If we describe the universe as a computational system–and the fact that all science expresses its conclusions in numerical terms strongly suggests that science “votes with its feet” for that hypothesis–then we can see all entities in the universe as the workings of problem-solving algorithms. The ones that are easily solved have been solved already and have stopped, and constitute the eternal constants of physics that are true at every instant through all time, like the instantaneous coexistence of the probabilistic quantum world described by David Bohm. The ones that are a bit harder but still solvable are the deterministic processes in nature that Newtonian science describes. The ones left over constitute the whole world of change and becoming, ranging from chemical reactions through self-cloning living organisms to ourselves, arranged in a nice pyramid of emergent temporal features as described by the great philosopher J. T. Fraser.
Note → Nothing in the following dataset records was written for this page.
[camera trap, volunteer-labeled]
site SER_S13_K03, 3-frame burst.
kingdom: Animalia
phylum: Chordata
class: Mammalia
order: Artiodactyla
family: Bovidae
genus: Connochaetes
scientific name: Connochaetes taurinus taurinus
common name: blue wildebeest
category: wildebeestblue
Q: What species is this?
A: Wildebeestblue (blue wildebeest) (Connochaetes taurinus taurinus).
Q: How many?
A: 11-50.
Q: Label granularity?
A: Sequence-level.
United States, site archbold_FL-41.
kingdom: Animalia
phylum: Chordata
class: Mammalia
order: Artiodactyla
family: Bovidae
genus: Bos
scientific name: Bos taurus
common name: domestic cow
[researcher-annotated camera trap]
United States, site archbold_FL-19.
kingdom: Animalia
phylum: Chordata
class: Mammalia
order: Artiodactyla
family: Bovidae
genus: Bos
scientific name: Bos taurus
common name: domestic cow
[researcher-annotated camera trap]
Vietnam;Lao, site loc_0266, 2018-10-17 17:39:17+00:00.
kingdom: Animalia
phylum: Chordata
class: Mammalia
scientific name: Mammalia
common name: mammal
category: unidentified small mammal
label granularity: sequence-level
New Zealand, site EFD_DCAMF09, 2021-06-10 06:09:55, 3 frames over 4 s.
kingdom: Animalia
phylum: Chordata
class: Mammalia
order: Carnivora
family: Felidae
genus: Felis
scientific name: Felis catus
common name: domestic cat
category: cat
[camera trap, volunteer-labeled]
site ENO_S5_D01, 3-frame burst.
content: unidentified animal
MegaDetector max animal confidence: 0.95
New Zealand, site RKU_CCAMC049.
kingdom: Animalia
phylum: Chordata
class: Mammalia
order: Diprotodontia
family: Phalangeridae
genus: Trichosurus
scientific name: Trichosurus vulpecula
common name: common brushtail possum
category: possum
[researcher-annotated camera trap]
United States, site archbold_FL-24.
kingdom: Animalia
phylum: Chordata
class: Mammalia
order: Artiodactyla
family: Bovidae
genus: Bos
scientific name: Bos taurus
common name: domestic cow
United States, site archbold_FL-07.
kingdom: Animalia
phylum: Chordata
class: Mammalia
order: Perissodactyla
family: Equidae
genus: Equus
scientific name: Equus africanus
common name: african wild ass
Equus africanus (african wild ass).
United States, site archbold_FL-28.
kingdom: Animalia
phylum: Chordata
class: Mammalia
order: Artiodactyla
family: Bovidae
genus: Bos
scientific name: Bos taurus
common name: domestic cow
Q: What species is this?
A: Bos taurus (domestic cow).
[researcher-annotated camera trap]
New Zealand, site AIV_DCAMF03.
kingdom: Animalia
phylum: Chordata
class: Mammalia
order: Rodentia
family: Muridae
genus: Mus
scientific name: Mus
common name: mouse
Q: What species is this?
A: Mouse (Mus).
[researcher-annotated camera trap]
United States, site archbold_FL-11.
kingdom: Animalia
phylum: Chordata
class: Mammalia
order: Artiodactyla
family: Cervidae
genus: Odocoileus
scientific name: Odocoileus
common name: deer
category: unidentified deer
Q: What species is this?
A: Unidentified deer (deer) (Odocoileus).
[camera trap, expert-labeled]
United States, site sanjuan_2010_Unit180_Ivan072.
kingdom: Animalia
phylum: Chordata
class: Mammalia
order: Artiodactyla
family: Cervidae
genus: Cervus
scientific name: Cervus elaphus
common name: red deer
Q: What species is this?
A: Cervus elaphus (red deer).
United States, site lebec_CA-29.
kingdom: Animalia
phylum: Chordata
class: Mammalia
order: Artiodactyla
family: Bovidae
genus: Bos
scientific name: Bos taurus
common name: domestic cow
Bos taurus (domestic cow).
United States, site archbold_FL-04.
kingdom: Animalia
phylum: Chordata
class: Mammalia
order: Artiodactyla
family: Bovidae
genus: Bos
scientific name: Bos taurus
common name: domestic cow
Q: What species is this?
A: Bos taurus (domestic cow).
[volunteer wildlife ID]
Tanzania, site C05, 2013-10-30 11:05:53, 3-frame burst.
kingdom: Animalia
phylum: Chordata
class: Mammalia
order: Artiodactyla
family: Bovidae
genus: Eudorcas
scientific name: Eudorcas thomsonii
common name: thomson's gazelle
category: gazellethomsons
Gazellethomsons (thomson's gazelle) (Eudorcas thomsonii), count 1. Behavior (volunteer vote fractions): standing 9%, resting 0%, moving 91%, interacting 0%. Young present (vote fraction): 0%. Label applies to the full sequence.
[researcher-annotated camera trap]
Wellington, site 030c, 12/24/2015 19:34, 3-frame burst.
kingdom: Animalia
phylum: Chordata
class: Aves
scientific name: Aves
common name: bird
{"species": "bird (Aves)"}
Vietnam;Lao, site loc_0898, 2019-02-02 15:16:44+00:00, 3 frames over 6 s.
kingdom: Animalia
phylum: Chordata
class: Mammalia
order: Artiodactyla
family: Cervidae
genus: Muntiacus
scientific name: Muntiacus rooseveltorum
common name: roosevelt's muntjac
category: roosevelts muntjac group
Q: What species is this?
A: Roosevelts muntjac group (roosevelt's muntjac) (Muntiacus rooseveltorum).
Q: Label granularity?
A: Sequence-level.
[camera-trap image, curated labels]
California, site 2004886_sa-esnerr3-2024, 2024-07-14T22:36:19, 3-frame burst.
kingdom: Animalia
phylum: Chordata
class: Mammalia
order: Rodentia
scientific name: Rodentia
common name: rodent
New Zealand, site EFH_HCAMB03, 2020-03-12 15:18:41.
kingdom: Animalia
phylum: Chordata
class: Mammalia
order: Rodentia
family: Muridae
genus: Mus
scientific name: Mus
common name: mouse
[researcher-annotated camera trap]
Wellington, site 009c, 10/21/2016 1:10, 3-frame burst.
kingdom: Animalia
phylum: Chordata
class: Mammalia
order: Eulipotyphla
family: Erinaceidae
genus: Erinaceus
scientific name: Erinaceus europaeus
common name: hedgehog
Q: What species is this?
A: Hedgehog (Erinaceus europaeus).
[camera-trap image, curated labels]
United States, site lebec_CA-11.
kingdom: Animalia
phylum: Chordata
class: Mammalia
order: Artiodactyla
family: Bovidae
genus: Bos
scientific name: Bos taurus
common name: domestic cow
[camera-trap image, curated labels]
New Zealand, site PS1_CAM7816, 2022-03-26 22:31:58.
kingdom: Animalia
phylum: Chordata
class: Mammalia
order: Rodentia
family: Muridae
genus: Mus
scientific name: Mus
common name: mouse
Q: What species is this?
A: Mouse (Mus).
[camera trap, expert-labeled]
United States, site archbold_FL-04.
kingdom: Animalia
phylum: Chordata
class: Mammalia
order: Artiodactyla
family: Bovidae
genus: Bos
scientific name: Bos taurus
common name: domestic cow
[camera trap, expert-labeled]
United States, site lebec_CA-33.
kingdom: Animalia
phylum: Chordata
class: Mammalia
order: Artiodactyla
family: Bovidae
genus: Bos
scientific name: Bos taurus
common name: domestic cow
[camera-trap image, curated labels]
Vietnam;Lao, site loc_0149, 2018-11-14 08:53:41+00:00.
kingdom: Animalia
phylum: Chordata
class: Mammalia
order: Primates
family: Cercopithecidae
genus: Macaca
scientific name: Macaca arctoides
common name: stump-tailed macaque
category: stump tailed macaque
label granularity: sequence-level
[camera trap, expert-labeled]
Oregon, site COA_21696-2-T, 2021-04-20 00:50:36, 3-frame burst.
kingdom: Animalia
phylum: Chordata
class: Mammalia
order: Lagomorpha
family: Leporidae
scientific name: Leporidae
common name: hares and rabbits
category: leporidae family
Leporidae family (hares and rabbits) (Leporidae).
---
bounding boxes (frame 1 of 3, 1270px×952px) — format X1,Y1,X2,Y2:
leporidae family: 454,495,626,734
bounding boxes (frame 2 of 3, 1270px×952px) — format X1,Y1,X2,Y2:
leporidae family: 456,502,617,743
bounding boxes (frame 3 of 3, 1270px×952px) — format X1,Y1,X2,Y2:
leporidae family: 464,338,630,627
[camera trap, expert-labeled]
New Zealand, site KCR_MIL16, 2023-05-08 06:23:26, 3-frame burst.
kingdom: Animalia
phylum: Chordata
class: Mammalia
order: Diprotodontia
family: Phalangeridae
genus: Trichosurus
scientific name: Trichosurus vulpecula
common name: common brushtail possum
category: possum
If time is a river, there would be nothing to indicate the passage of time unless some parts of the river were flowing faster than other parts. “Hardness” gives us a nice way of measuring which ones are faster and which ones are slower.

Here’s a nice thought-experiment to prove this idea. The increase of entropy (thermal disorder) is usually recognized by physicists as a reliable marker of the passage of time. Thermal disorder is what we call heat. If I am right, a large amount of local computation should be the same thing as a large amount of local time; and a large amount of time should be correlated with an increase of heat. If you are using a laptop, and it’s actually on your lap, you can feel the heat of computation generating time on your thighs.